Numbers cast doubt on Hollywood leverage

The Alliance for Middle East Peace estimates U.S. philanthropic giving to Palestinian causes at $88 million annually, dwarfed by $5 billion to Israel-focused charities. Box-office receipts offer similar math: Middle-East releases account for roughly 4 percent of global Hollywood revenue, a figure consultants call “symbolically negligible” yet nerve-wracking for studios reliant on franchise income.

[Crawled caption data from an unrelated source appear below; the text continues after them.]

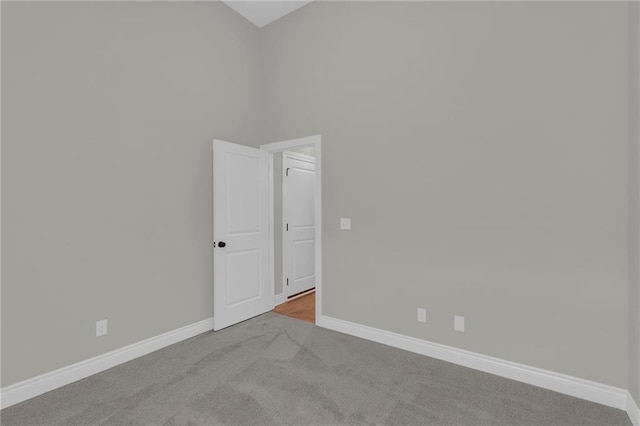 carpeted spare room featuring a high ceiling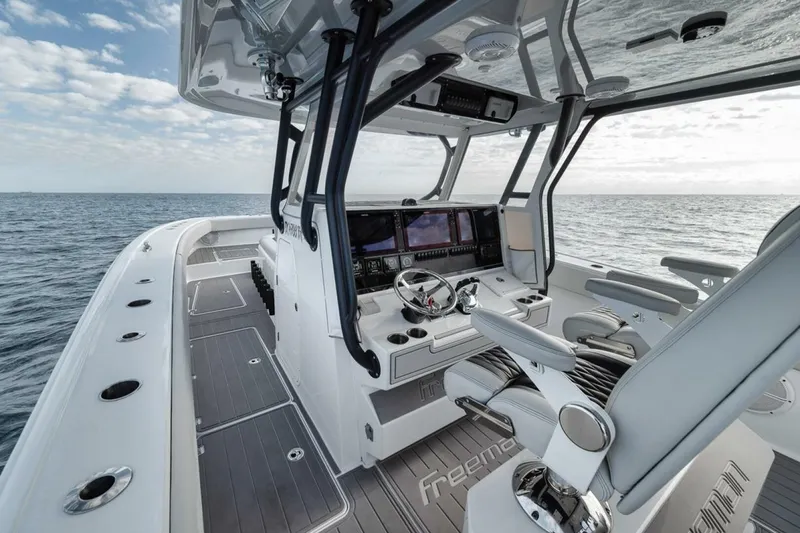 Slide: The Image of 2019 Freeman 42LR boat interior with modern helm, ocean view, and sleek design. - 24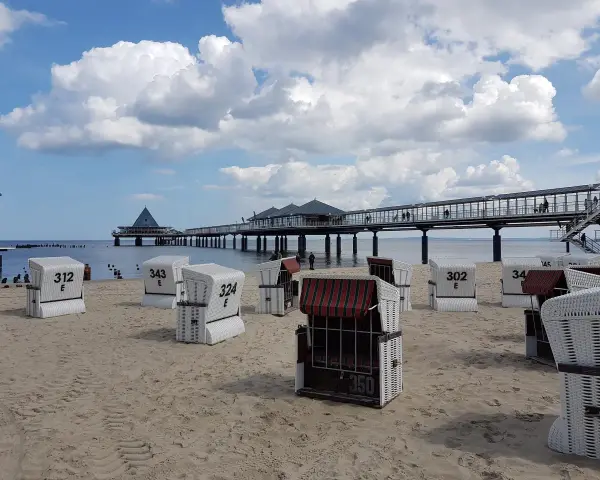 Strandkörbe am Zirchow Strand, mit Seebrücke und Wolkenhimmel.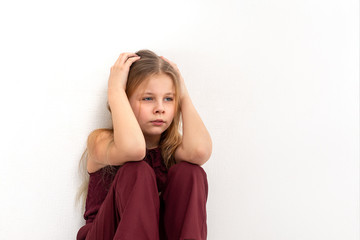 A young girl  sits on the floor by the wall and thinks or sad about something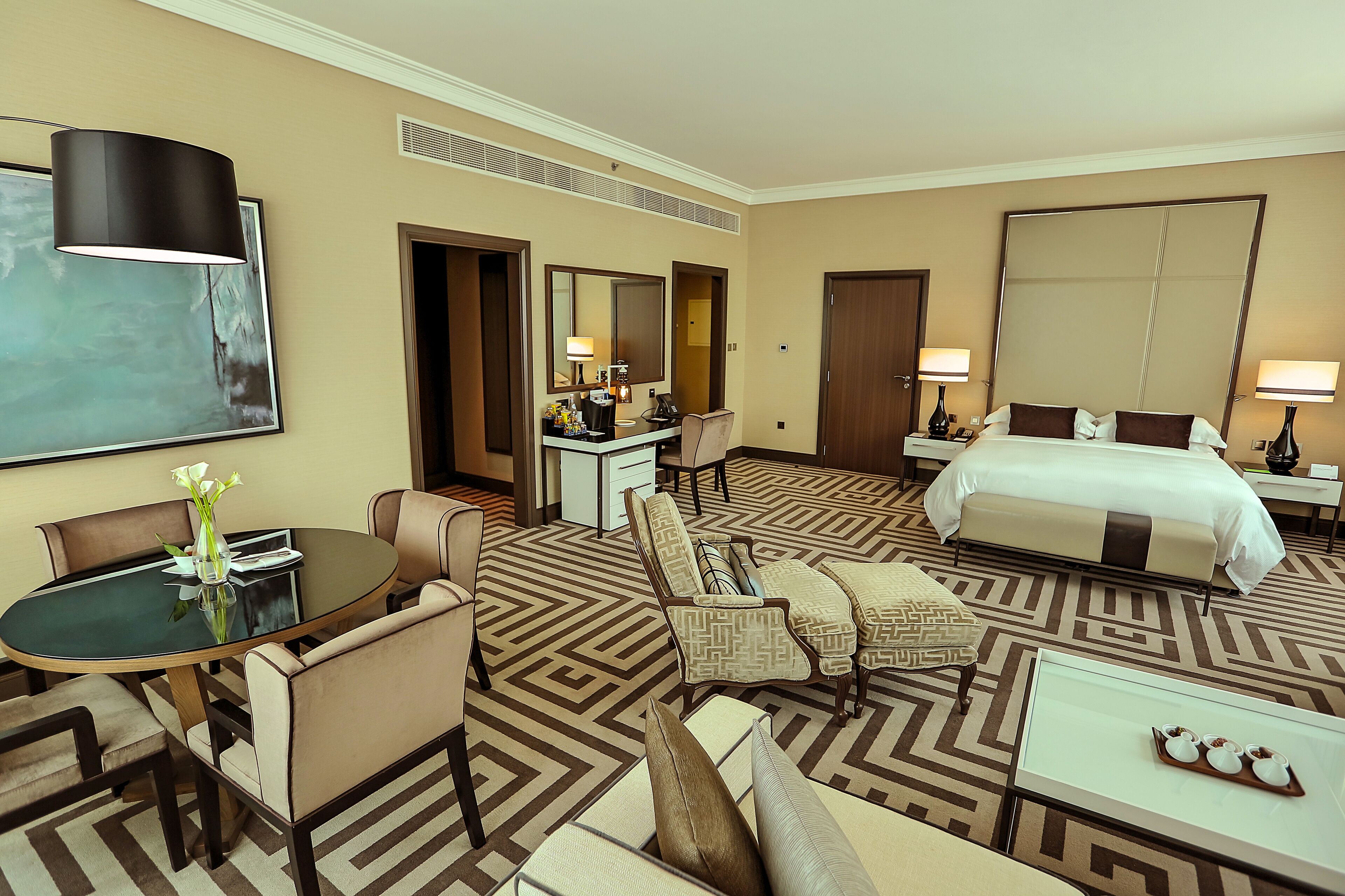 Une chambre d’hôtel comprenant un lit, un bureau, une chaise, un canapé, une table et un grand miroir.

The calculation has chilled studio statements beyond carefully worded calls for “peace.”

What the silence really costs

Less clear is whether social-media backlash translates to ticket sales. “The Flash” endured Ezra Miller scandals yet opened to $139 million worldwide, while Disney’s “Wish” saw TikTok boycotts over CEO comments on Gaza yet still netted $250 million. The numbers hint studio paralysis stems more from fear of shareholder scrutiny than consumer sentiment.

Next flashpoint: 16 April board vote

The Academy’s 54-member board meets virtually in three weeks. Agenda items include “adjustment of presenter protocols,” according to a notice seen by GlobalBeat. Insiders predict three camps: governors favouring tighter scripting, others defending free-speech optics, and a swing group pushing for middle-ground warnings. Any rule change requires two-thirds approval but applies only to future ceremonies, letting Bardem off the hook.

Meanwhile, Palestinian and Israeli producers are courting support for competing documentary submissions for the 2025 race—setting the stage for a repeat confrontation one year from now.